━━━━━ PAGE
Bacon referred to the May 26 state Supreme Court ruling that upheld the controversial Proposition 8, a constitutional amendment providing that “only marriage between a man and a woman is valid in California.” Their decision sparked nationwide rallies by both advocates and opponents of the measure.
The Rev. Susan Russell, an associate at the Pasadena congregation known for its social activism and progressive politics, said on June 4 that clergy are meeting with couples whose nuptials were already planned “to explain the new policy and hold pastoral conversations about the impact on them.
“We only do member weddings, so folks married here at All Saints typically share our values of inclusion and would be on board, we think, with making arrangements to have the civil part of their marriage take place external to All Saints clergy,” said Russell, who is president of Integrity USA, an advocacy group for gay, lesbian, bisexual and transgender Episcopalians.
━━━━━━━━━━
━━━━━ LISTING
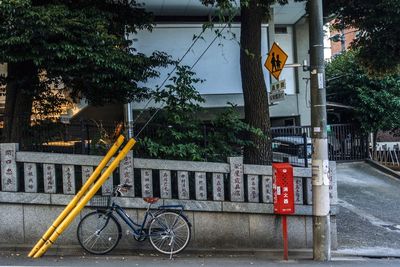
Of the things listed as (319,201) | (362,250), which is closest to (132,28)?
(319,201)

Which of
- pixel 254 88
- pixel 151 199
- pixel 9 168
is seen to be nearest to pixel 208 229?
pixel 151 199

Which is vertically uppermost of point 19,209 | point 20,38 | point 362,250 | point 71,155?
point 20,38

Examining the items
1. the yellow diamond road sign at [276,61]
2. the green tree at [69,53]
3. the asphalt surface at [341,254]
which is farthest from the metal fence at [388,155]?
the green tree at [69,53]

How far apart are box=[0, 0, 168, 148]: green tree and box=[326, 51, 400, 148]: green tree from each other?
1149 centimetres


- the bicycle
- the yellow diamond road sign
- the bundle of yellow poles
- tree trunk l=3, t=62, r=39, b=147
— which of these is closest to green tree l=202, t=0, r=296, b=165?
the yellow diamond road sign

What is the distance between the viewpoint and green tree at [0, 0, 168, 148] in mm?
7199

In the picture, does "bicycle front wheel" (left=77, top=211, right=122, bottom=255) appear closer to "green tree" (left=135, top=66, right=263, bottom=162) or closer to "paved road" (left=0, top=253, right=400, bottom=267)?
"paved road" (left=0, top=253, right=400, bottom=267)

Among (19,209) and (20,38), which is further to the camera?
(19,209)

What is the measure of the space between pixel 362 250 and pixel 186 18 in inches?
421

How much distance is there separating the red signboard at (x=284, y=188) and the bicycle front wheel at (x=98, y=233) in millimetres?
2853

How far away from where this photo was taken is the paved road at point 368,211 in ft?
29.6

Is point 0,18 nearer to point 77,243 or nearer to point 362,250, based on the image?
point 77,243

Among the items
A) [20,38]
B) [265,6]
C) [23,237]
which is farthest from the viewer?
[265,6]

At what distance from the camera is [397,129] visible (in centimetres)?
2034
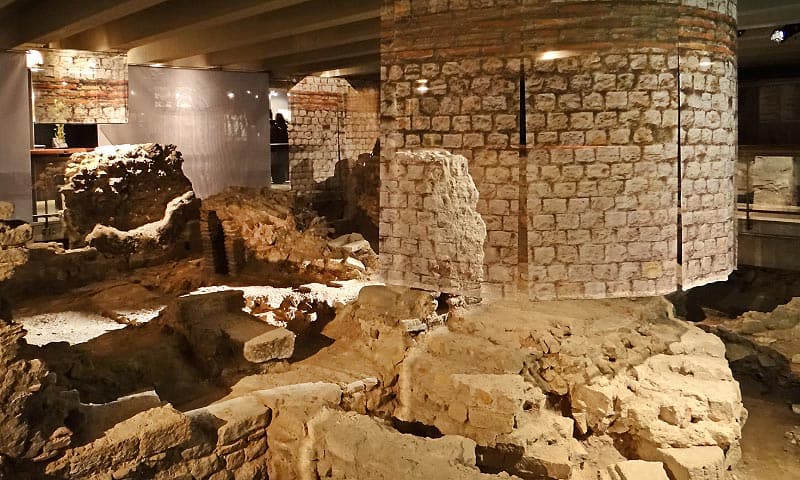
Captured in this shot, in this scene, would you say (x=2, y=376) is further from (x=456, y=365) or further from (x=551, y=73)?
(x=551, y=73)

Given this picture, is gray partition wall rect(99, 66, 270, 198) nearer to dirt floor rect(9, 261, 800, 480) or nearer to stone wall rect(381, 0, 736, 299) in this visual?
dirt floor rect(9, 261, 800, 480)

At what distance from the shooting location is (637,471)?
5410 mm

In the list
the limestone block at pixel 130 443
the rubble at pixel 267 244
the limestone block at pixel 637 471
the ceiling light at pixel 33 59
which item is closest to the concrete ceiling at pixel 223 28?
the ceiling light at pixel 33 59

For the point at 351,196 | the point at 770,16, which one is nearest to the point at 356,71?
the point at 351,196

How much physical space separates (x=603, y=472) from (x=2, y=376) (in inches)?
181

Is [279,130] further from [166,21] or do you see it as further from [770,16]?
[770,16]

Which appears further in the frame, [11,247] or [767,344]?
[767,344]

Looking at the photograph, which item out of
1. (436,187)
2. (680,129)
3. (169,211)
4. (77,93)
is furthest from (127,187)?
(680,129)

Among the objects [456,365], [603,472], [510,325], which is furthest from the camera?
[510,325]

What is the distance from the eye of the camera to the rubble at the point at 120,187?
10.6 m

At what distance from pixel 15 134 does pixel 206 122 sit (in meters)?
3.48

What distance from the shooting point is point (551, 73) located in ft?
20.2

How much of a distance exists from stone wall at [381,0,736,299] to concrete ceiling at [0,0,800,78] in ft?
5.83

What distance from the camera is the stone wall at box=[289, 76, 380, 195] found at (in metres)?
15.4
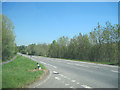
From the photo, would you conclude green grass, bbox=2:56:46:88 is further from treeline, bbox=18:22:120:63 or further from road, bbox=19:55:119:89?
treeline, bbox=18:22:120:63

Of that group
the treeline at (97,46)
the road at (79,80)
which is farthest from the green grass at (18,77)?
the treeline at (97,46)

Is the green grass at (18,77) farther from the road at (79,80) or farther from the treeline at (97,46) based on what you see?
the treeline at (97,46)

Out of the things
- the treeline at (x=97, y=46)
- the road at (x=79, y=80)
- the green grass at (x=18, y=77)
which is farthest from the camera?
the treeline at (x=97, y=46)

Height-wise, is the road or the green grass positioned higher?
the green grass

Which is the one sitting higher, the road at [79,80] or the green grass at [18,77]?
the green grass at [18,77]

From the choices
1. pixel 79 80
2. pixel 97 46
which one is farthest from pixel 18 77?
pixel 97 46

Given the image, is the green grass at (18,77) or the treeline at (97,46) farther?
the treeline at (97,46)

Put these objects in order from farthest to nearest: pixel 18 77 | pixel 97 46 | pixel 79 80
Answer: pixel 97 46 → pixel 79 80 → pixel 18 77

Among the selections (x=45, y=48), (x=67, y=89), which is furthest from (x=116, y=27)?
(x=45, y=48)

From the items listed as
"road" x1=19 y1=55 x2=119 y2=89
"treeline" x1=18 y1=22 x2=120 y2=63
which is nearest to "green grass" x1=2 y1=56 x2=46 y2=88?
"road" x1=19 y1=55 x2=119 y2=89

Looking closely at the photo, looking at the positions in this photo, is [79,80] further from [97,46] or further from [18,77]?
[97,46]

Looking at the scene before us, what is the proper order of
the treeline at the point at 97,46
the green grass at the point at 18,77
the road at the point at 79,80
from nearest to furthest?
1. the green grass at the point at 18,77
2. the road at the point at 79,80
3. the treeline at the point at 97,46

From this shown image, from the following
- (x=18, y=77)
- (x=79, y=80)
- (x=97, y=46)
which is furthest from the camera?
(x=97, y=46)

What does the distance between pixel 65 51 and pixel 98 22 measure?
26695 millimetres
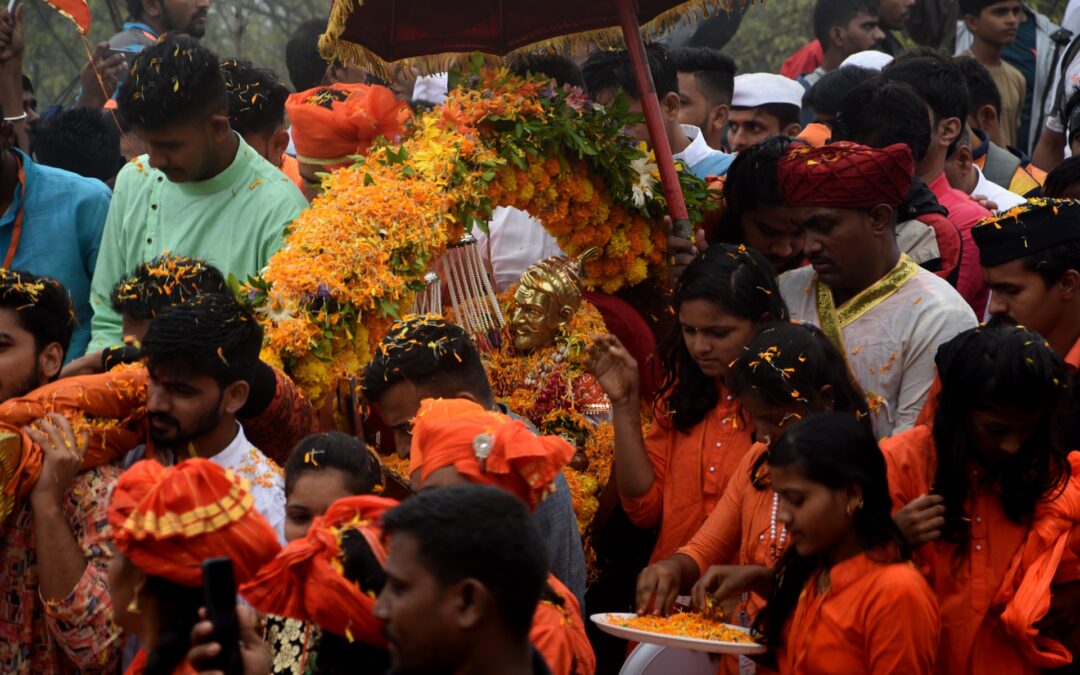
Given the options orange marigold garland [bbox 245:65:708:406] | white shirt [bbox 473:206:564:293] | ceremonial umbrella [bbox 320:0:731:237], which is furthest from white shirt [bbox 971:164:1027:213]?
white shirt [bbox 473:206:564:293]

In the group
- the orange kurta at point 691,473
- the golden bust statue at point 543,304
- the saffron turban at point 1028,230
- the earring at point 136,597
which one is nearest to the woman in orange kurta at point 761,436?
the orange kurta at point 691,473

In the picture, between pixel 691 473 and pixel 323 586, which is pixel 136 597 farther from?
pixel 691 473

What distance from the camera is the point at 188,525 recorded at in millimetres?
3332

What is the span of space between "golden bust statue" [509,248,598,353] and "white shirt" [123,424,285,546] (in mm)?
1727

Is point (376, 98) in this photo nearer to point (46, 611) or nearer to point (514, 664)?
point (46, 611)

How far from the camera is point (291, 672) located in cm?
394

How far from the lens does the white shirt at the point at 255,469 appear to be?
→ 4.52 m

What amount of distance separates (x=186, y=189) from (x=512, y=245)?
151cm

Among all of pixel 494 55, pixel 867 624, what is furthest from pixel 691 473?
pixel 494 55

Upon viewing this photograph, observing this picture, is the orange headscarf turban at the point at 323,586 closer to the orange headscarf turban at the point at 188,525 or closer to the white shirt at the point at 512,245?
the orange headscarf turban at the point at 188,525

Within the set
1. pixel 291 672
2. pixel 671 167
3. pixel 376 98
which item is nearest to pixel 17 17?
pixel 376 98

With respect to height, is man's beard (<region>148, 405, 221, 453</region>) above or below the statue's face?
above

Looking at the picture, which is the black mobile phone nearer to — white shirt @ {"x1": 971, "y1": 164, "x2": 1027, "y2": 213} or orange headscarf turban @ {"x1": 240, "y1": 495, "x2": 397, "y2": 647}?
orange headscarf turban @ {"x1": 240, "y1": 495, "x2": 397, "y2": 647}

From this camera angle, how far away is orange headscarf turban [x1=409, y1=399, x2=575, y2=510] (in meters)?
3.79
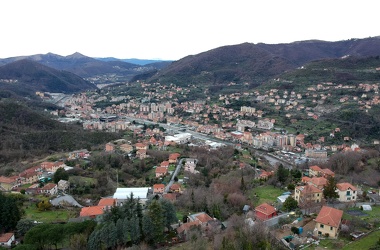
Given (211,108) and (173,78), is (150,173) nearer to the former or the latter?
(211,108)

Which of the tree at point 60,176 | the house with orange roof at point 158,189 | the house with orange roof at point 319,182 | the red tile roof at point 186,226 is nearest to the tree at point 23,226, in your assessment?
the red tile roof at point 186,226

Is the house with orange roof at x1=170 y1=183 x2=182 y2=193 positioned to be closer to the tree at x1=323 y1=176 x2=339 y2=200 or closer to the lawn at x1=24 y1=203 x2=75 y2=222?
the lawn at x1=24 y1=203 x2=75 y2=222

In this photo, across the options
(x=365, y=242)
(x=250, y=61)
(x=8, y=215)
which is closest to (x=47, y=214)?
(x=8, y=215)

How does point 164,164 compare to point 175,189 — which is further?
point 164,164

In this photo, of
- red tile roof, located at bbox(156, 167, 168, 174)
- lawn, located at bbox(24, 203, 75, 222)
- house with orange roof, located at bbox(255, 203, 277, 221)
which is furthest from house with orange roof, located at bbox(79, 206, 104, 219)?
red tile roof, located at bbox(156, 167, 168, 174)

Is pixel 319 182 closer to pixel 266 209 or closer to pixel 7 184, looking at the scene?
pixel 266 209

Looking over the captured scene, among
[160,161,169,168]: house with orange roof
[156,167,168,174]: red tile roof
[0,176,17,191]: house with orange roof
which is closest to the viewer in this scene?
[0,176,17,191]: house with orange roof
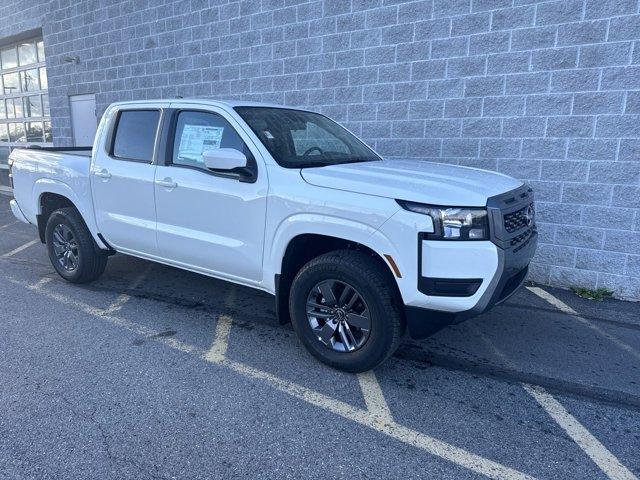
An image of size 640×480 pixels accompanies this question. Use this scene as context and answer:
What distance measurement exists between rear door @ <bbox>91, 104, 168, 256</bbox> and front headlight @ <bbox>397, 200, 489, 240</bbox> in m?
2.47

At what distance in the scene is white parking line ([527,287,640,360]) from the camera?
13.2 ft

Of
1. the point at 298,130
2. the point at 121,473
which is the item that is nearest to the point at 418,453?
the point at 121,473

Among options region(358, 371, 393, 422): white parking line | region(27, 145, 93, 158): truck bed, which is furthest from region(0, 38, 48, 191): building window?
region(358, 371, 393, 422): white parking line

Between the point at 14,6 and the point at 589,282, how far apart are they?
43.9 ft

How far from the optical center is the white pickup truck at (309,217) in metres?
3.02

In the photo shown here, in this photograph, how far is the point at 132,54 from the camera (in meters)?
9.39

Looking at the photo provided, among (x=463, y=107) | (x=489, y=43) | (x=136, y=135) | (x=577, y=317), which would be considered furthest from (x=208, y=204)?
(x=489, y=43)

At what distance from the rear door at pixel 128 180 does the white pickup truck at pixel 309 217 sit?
0.05ft

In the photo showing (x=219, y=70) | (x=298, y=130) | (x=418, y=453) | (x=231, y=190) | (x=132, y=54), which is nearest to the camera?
(x=418, y=453)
━━━━━━━━━━
**OBJECTIVE:**
Answer these questions using the excerpt about the Proposition 8 ruling above:
(a) On what date did the state Supreme Court issue the ruling that upheld Proposition 8?
(b) Which advocacy group is Susan Russell president of?
(c) According to Russell, what kind of weddings does All Saints perform?

**SOLVED EXERCISE:**
(a) May 26.
(b) Integrity USA.
(c) Only member weddings.